Yield: 6 servings
|2 tablespoons||All-purpose flour|
|½ teaspoon||Black pepper|
|1||16 oz. can tomatoes|
|1½ teaspoon||Chicken instant bouillon|
|½ teaspoon||Dried thyme leaves|
|8 ounces||Mushrooms,each cut in half|
|1 pounds||Small white onions,peeled|
|1½ pounds||Lean veal,cut in 1/2" cubes|
|½ cup||Dry white wine|
|4||Zucchini,cut in small cubes|
In a 8 quart Dutch oven over medium high heat,in 2 tbsp. hot salad oil, cook onions until browned on all sides;remove to bowl.
On waxed paper,mix flour,salt and black pepper;use to coat veal.In the same Dutch oven over medium high heat,cook veal until well browned,stirring occasionally;return onions to Dutch oven.Stir in tomatoes with their liquid,white wine,chicken bouillon,sugar and thyme;over high heat,cook to a boil.Reduce heat to low;cover and simmer 35 to 40 minutes,stirring occasionally,until veal is tender.

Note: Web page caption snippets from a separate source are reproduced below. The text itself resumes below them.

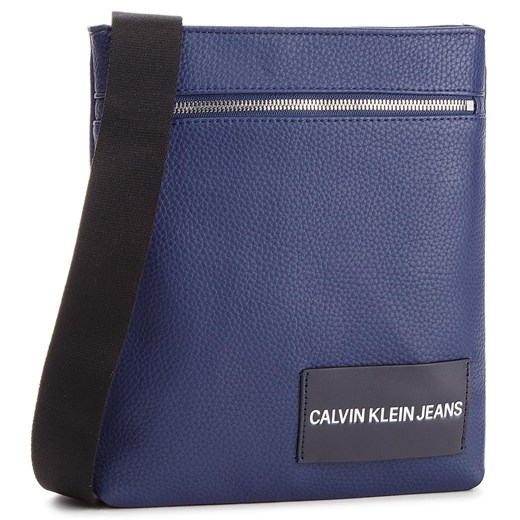 Saszetka niebieska Calvin Klein 
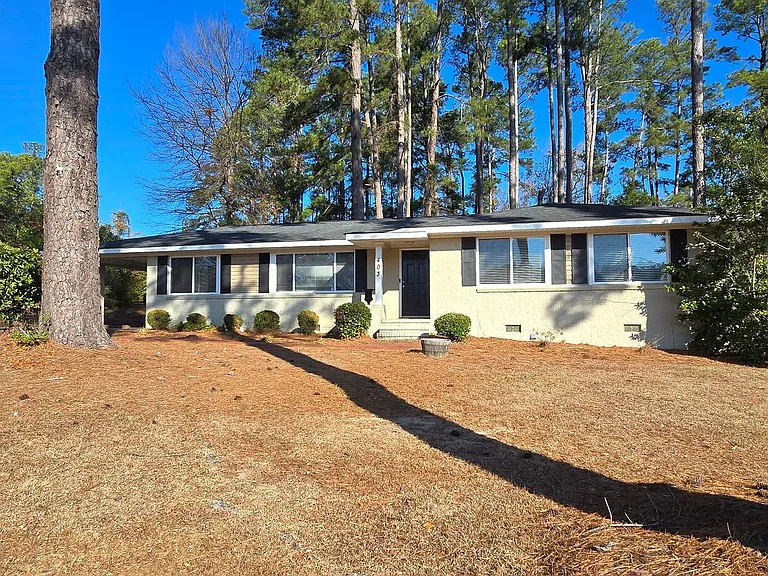 403 Aumond Rd — Photo 1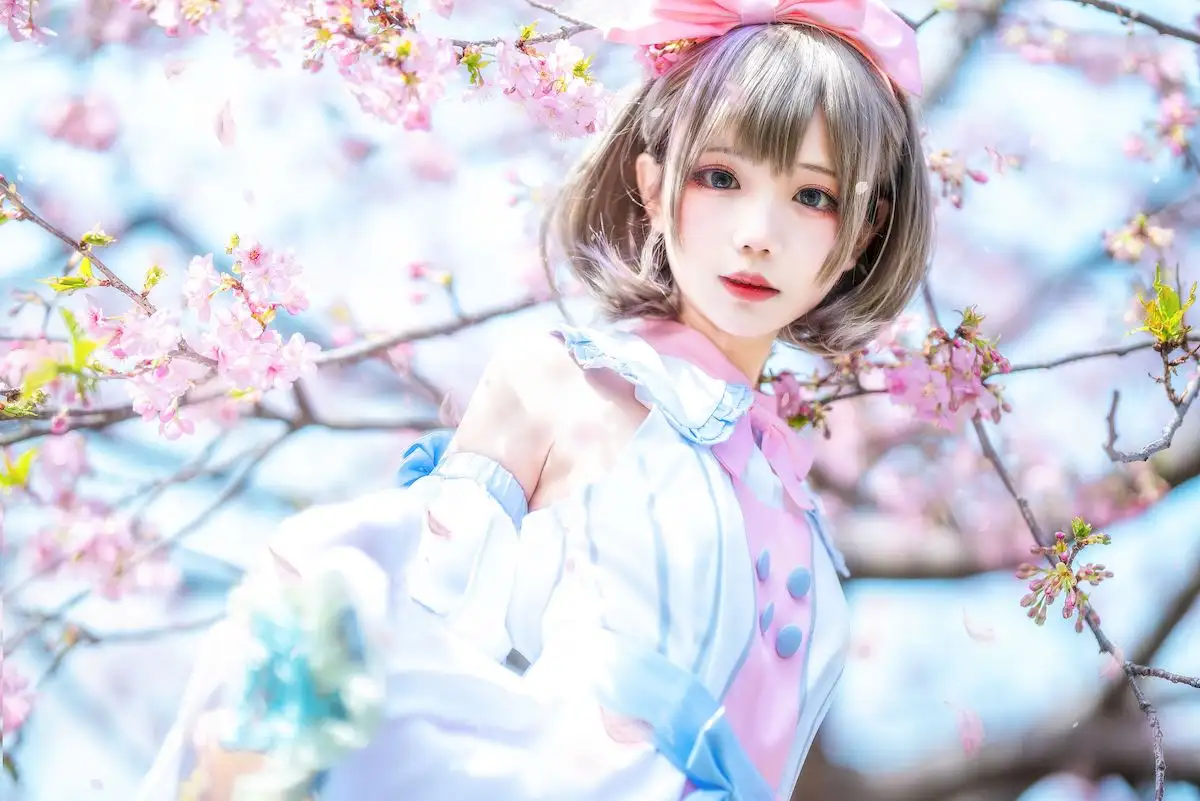 樱花树下遇见花柒Hana 这一组春日写真像打翻了糖罐 樱花树下遇见花柒Hana 这一组春日写真像打翻了糖罐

Meanwhile,in a 12" skillet over high heat,in 2 tbsp. hot salad oil,cook zucchini,stirring quickly and frequently,until golden and tender crisp;remove to bowl.In the same skillet,in remaining oil,cook mushrooms until golden;add mushrooms and zucchini to veal mixture in Dutch oven;heat through.Spoon veal mixture onto a platter.